Перелом 8 - 11

Николай Скромный
В районах тоже чесали затылки, чем бы занять зимой людей в селах. Чаще всего заставляли ремонтировать и достраивать то, что не успели сделать по теплу. Колхозу "Крепость" приказали продолжить заготовку столбов под телефонную линию. Гуляевцы удивились: "Опять линию? На кой черт нам тот телехфон? Докладать по проводу, як мы тут с голоду пухнем?" Но и оживились: Не Бог весть какими деньгами грозятся за работу, зато сразу, а по такому жуткому времени каждая копеечка во спасение.

Идти в лесорубы загорелись все, даже бабы, но брать всех не было возможности - в селе оставалось одиннадцать коней да две пары измученных быков. Зачисляли прежде всего тех, кому позволяло здоровье, кто состоял на хорошем счету у правления. Остальных желающих пообещали посылать на подмену.

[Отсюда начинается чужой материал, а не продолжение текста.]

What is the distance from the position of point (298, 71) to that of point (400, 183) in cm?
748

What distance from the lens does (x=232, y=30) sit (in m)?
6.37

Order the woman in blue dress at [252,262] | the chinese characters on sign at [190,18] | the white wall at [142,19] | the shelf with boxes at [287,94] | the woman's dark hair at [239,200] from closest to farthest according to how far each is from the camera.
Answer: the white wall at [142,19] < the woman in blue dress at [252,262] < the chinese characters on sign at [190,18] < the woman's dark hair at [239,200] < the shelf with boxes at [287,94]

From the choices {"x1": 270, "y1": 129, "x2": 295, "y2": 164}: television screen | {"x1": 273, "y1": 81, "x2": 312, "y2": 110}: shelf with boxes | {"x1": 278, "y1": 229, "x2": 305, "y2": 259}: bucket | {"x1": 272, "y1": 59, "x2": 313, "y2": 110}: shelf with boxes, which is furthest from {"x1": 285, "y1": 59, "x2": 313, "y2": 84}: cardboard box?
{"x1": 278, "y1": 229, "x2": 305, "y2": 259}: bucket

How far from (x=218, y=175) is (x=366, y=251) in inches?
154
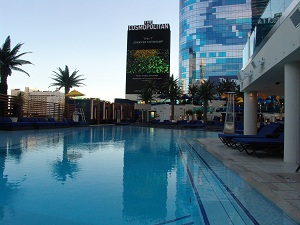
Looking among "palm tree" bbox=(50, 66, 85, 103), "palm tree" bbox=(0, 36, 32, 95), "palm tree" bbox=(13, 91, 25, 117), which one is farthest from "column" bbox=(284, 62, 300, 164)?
"palm tree" bbox=(50, 66, 85, 103)

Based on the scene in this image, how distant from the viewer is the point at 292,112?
24.1 ft

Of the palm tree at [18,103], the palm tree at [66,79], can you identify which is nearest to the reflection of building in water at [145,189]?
the palm tree at [18,103]

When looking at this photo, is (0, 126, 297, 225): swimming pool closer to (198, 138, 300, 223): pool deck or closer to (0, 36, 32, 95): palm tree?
(198, 138, 300, 223): pool deck

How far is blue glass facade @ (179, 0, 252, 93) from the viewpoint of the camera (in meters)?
75.5

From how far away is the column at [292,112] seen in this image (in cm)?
732

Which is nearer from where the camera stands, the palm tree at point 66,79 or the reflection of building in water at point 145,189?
the reflection of building in water at point 145,189

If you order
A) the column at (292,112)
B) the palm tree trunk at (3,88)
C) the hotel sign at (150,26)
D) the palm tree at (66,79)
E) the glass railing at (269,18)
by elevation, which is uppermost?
the hotel sign at (150,26)

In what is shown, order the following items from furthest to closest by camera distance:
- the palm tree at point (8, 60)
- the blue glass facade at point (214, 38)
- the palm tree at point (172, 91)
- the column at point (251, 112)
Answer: the blue glass facade at point (214, 38)
the palm tree at point (172, 91)
the palm tree at point (8, 60)
the column at point (251, 112)

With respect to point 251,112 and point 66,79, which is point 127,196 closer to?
point 251,112

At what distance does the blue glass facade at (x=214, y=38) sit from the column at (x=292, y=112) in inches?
2749

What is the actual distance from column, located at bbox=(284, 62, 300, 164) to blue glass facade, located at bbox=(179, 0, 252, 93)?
→ 69828 mm

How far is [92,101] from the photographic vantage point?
121 feet

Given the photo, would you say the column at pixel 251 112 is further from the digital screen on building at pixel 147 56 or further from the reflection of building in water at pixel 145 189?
the digital screen on building at pixel 147 56

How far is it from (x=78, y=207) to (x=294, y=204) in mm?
2899
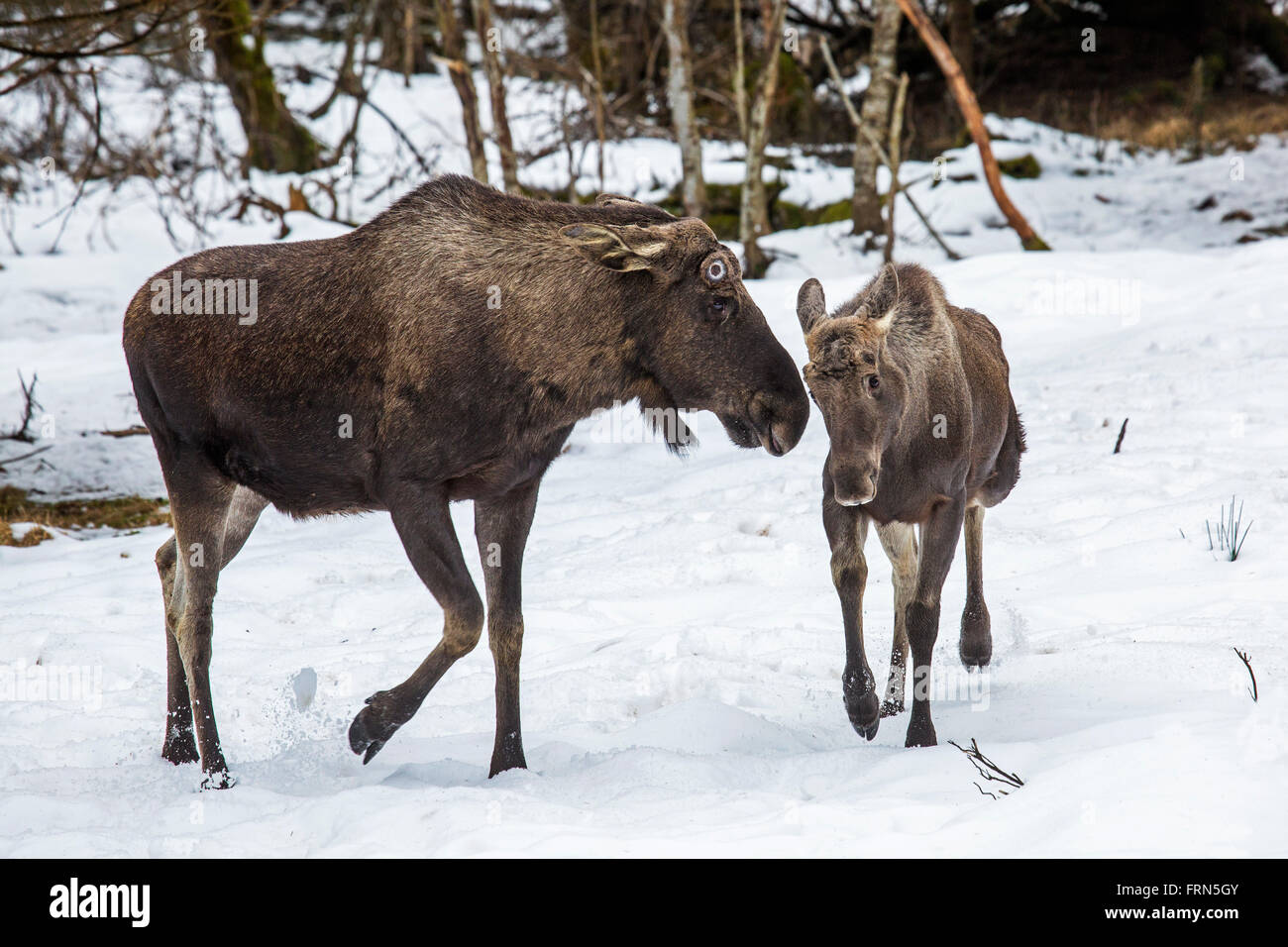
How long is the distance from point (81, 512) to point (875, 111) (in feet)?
35.3

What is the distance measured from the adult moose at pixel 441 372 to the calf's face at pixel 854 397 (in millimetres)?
204

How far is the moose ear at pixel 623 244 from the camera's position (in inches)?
180

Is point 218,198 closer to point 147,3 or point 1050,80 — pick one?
point 147,3

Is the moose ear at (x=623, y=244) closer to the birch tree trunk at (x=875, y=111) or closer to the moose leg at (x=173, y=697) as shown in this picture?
the moose leg at (x=173, y=697)

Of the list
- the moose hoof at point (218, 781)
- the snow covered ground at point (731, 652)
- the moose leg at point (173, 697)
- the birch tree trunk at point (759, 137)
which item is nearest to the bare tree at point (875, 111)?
the birch tree trunk at point (759, 137)

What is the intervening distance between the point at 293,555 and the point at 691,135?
8.17m

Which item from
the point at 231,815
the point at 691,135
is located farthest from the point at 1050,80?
the point at 231,815

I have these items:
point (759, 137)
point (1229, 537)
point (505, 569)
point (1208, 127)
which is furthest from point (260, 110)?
point (1229, 537)

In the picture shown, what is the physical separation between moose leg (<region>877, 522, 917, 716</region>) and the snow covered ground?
21cm

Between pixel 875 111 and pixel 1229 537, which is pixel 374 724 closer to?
pixel 1229 537

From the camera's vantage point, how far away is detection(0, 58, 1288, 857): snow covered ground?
12.0ft

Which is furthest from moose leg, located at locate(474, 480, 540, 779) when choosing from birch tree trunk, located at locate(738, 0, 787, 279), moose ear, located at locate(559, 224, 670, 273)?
birch tree trunk, located at locate(738, 0, 787, 279)

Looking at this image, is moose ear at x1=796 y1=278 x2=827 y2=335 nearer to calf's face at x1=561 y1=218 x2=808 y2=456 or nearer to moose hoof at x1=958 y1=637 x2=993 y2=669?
calf's face at x1=561 y1=218 x2=808 y2=456

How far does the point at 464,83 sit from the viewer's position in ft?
39.1
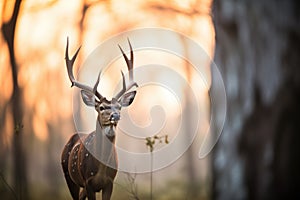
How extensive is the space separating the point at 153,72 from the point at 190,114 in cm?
22

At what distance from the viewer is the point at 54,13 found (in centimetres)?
285

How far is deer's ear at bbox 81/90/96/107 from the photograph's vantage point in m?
2.78

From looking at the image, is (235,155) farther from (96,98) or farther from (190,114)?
(96,98)

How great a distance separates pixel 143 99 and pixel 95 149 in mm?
274

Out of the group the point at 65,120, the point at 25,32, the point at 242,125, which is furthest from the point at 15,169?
the point at 242,125

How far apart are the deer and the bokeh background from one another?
4 centimetres

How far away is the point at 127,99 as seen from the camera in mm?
2797

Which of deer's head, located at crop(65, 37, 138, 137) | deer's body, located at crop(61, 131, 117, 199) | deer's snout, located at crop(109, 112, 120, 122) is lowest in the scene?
deer's body, located at crop(61, 131, 117, 199)

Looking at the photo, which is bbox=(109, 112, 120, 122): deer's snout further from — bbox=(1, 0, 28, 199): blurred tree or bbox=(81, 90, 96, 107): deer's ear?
bbox=(1, 0, 28, 199): blurred tree

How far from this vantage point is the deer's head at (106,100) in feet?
9.04

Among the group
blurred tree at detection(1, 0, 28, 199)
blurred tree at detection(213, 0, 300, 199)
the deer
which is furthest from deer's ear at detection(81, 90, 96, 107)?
blurred tree at detection(213, 0, 300, 199)

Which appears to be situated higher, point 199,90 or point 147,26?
point 147,26

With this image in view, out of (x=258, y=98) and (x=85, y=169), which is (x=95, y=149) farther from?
(x=258, y=98)

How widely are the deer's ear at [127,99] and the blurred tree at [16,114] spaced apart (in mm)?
422
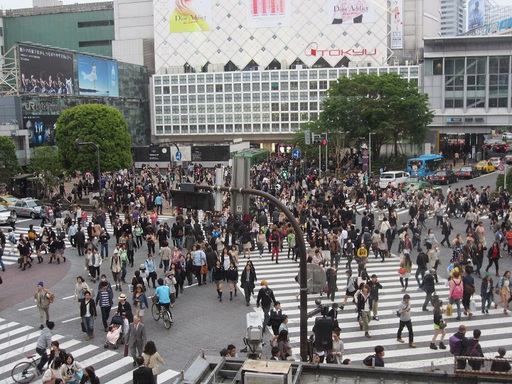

Строевой кругляк по щучинской дороге был давно вырублен, мало его оставалось и в ближних гуляевских лесках. Подходящие стволы еще можно было отыскать к западу от села, вблизи дорог к лесным аулам, самой торной из которых был большак на Урюпинку и Журавлевку. Бригадиром после долгих препирательств назаначили Захара Татарчука. Уполномоченный Сабанеев, которому район поручил вести эту работу, не торопил - до весны далеко, успеется, однако предупредил, что рассчитаются с людьми только после того, как лес будет свезен на гуляевскую площадь, обмерен и взят под охрану.

Как ни старались правленцы вместе с новым предколхоза Андреем Оленичем справедливо составить список бригадников, все равно не обошлось без взаимных упреков, обиды и зависти. Люди шли к Татарчуку на дом, просились к нему в бригаду, он же вынужден был отказывать. Одним отказывал с легким сердцем, зная, что его поймут: "Не спеши, коза, в лес, все волки твои будут! Столбов много потребуется, пойдешь в подмену! "; другим - сочувствуя: "Да какой тебе лес, сердяга ты мой, когда у тебя ни обуть, ни одеть и сам едва ноги волочишь"; третьих с порога выпроваживал восвояси: "В осень тебя было не докликаться, ну и теперь без тебя как-нибудь!". Жена сердобольно встревала в разговор, ночной кукушкой нашептывала в ухо, и он, уже тяготясь этим бригадирством, однажды не выдержал, послал ее к черту.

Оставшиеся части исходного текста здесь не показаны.